You’re right not to trust a film critic who calls a move stunning. But let me say this about Human Flow, the epic new documentary surveying the scope of the global refugee crisis, from Chinese artist/activist Ai Weiwei: It stunned me, in the truest sense of the word. Again and again, over its 140 minutes, Human Flow overwhelms with its visions of populations in flight — trekking down mountain roads with their possessions strapped to their backs; packed into open-air boats to cross the Mediterranean — and then those populations stuck and stymied at borders, camping in ditches, sleeping under bridges, set up at expansive refugee camps in Germany and Kenya that seem to stretch on forever but, of course, are never enough.

Ai’s technique here is to emphasize scale over specifics: More than 200 crew members shot this footage in more than 20 countries, often utilizing drones to capture the breadth of this mass migration. The first thing we see is the sea, from above, miles of rolling blue, and then a ship crammed with refugees scudding across it; soon, in the Middle East and Greece and Africa, we see seas of people, individuals fleeing war and famine and terror, the flood of them crashing against border walls. We see this in country after country, at camp after camp, a new mass migration that most world governments refuse to respond to. In this respect, Human Flow stuns: It reveals the full breadth of a catastrophe that we might usually think of piecemeal.

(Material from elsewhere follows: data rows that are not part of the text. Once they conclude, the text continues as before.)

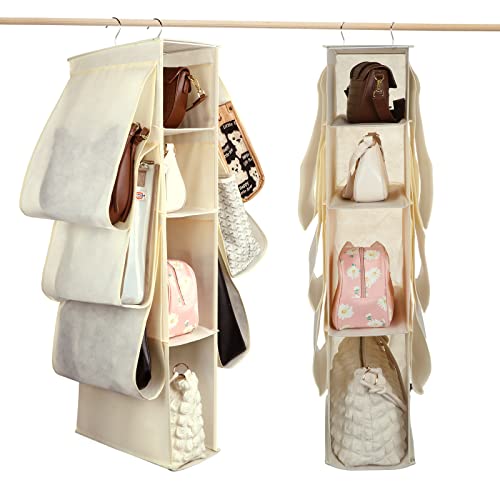 Woanger 2 Pieces Hanging Purse Handbag Organizer 10 Pockets Nonwoven Purse Storage Closet Bag Organizer Handbag Closet Purse Holder for Wall Women Organization Wardrobe Accessories Storage Bag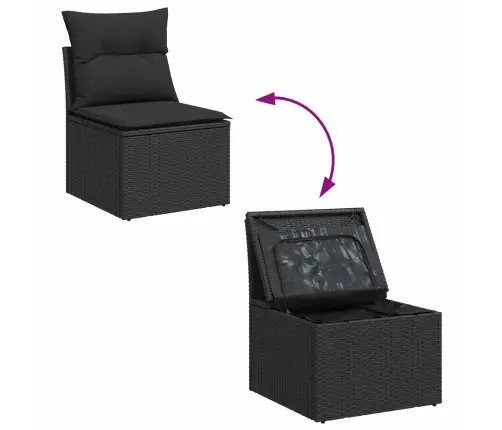 Sodo Sofų Rinkinys Su Pagalve Su Saugykla 9 Pcs Juoda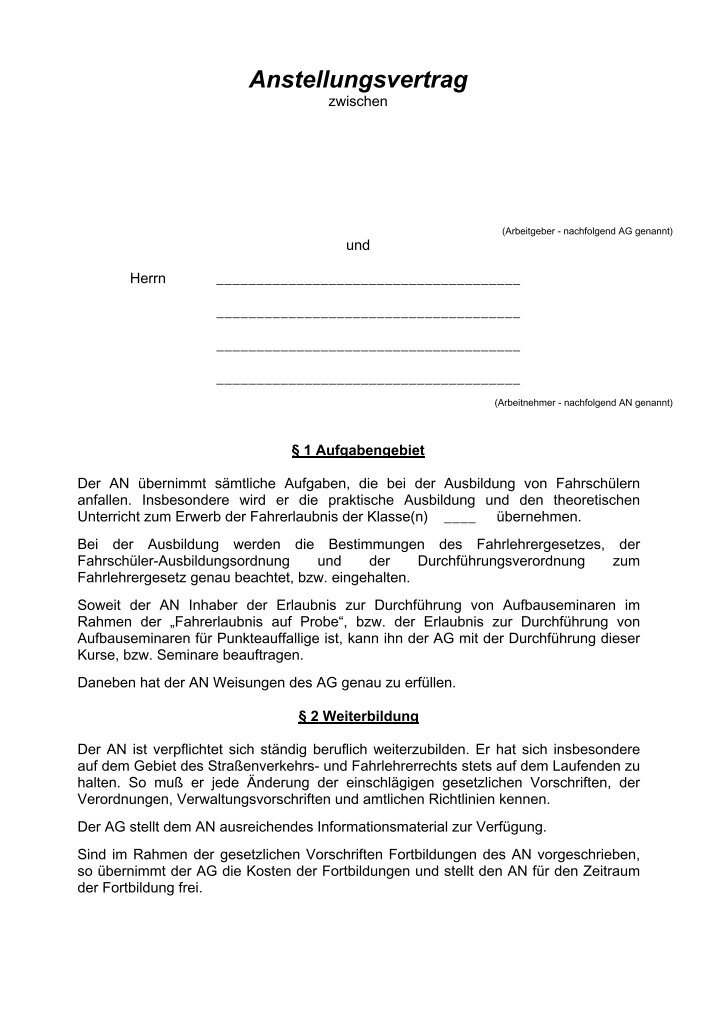 Anstellungsvertrages Magazine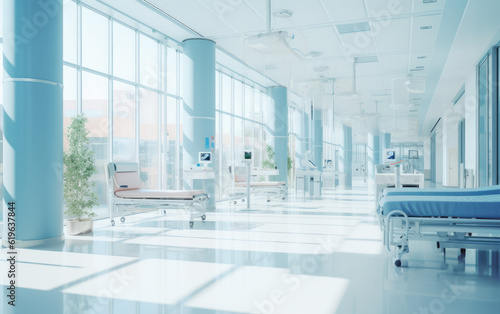 Beautiful Blurred Background of a Modern Hospital Interior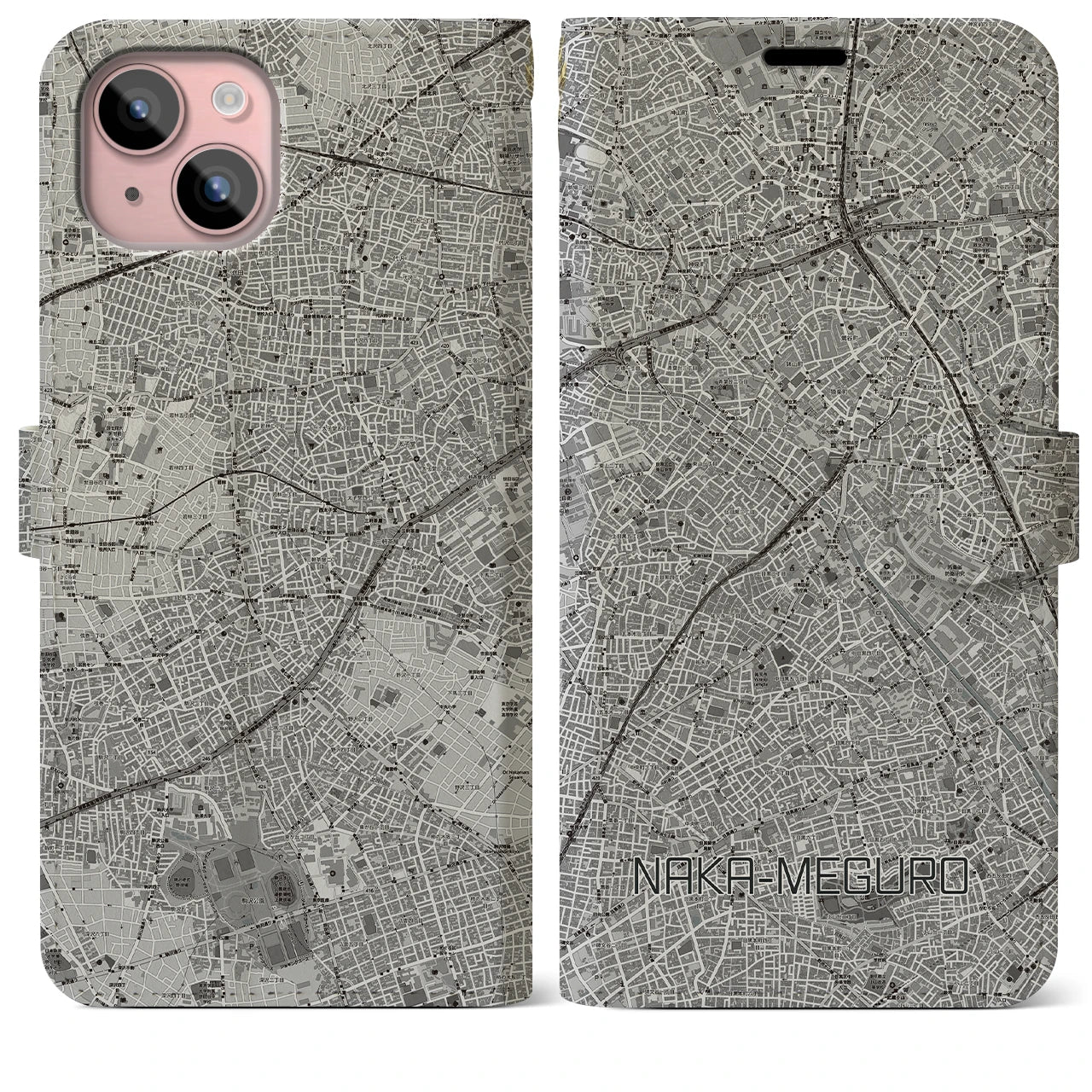 【中目黒(東京都)】地図柄iPhoneケース(手帳タイプ)モノトーン・iPhone 15 Plus 用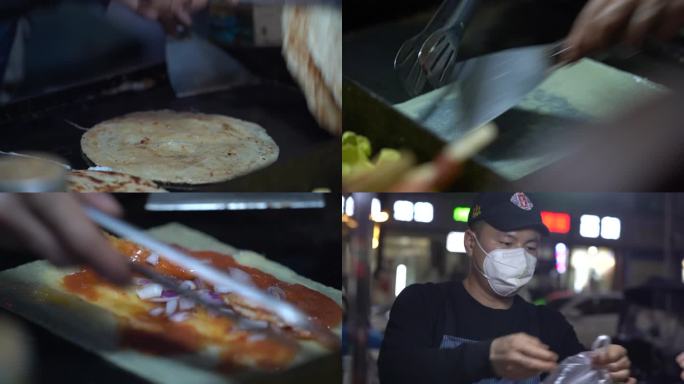 手抓饼烤冷面 特色小吃 餐饮西安夜市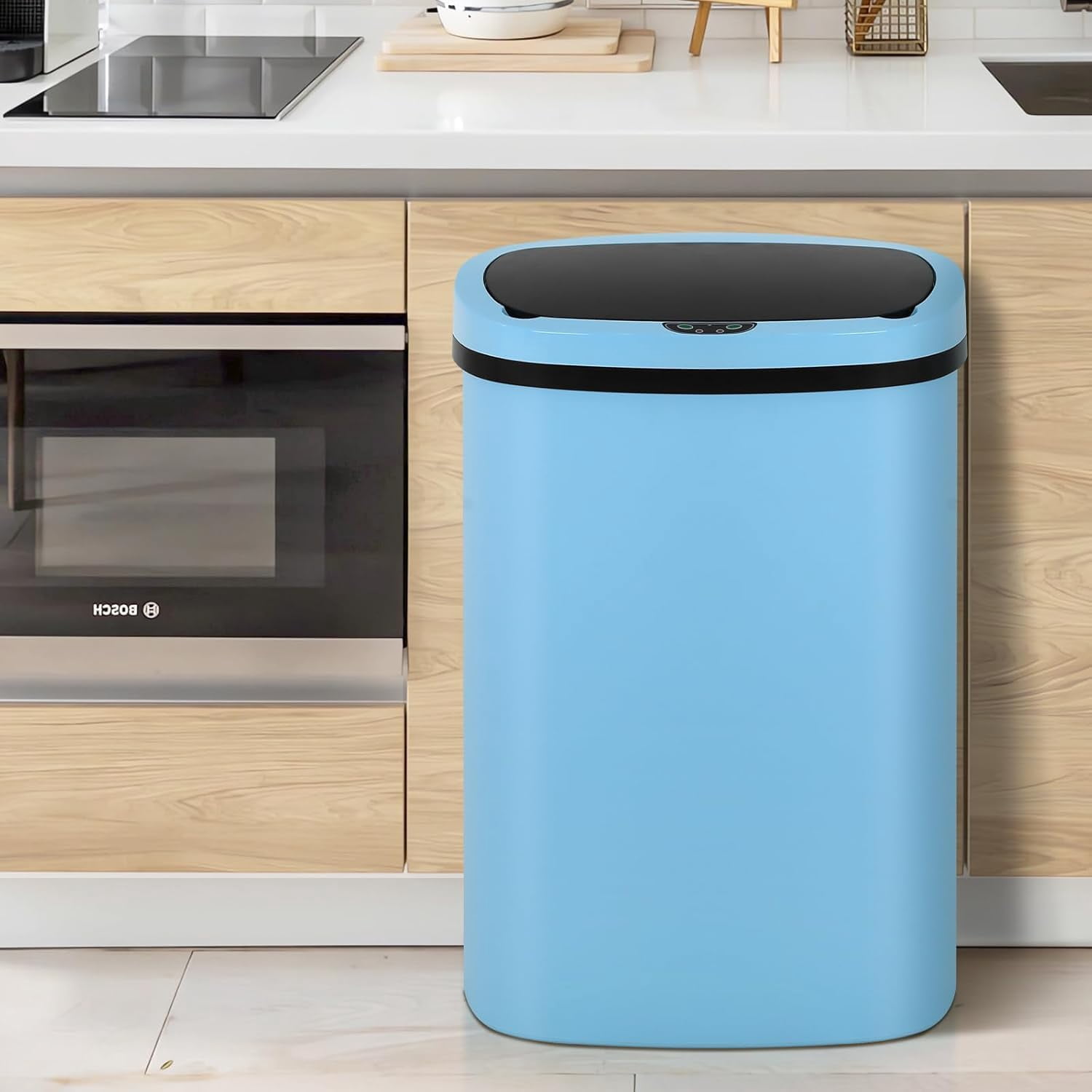 Dkelincs 13 Gallon Automatic Trash Can with Motion Sensor 49L Touchless Kitchen Garbage Can with Removable Lid, Waterproof for Home Bathroom, Blue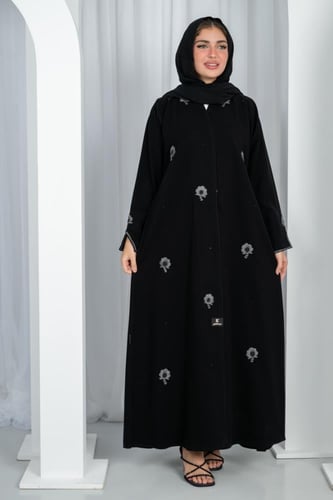 عباية كريب تيجان درجة أولى نص كلوش بأكمام مطرزة يد...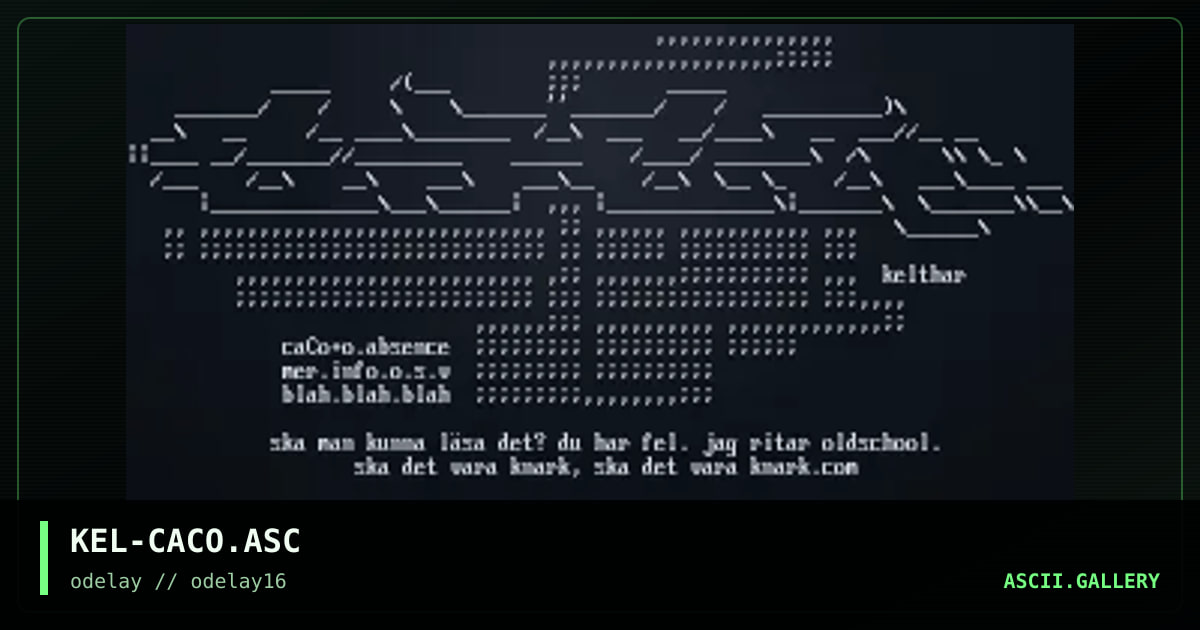 KEL-CACO.ASC, by kelthar, 1998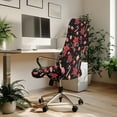 thumbnail image 3 of Renewold Poinsettia Flower Candy Cane Office Chair Cover Universal Stretch Desk Chair Cover with Elastic Bottom Removable Office Computer Chair Protector for Christmas Home Decor, S, 3 of 7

Ai’s techniques establish a continuity of experience among divergent populations — Syrians, Kenyans, Kurds, Palestinians, the Rohingya, the 2 million refugees in Lebanon or the 3 million in Pakistan. We see the artist and director wandering the camps, chatting with survivors with his camera crew, often eliciting from a laugh from the people he meets. (One young woman in Gaza cradles a copy of Andy Warhol/Ai Weiwei, a weighty tome I hope she doesn’t have to lug across the world.) We meet no refugees at length and hear only scraps of their individual stories. Brief interviews with experts and aid workers make the point that refugee life strips people of much of what makes them themselves: nation, work, freedom, prospects. Perhaps it’s to that end that Human Flow, too, forgoes the familiar technique of tracking the journey of a handful of sympathetic figures. Ai’s vision is more expansive. He’s insisting that, rather than worry about the couple of refugees that filmmakers or journalists have introduced us to, we carry the moral burden to push for a solution for all 65 million of them (and the millions more to come, displaced by climate change). The film, sometimes curiously beautiful, is above all else a challenge. Once you’ve seen the tent cities, the families living in filth, the children languishing bored and unschooled in the wasteland between borders, how can you argue that fear or nationalism trump the human right to be?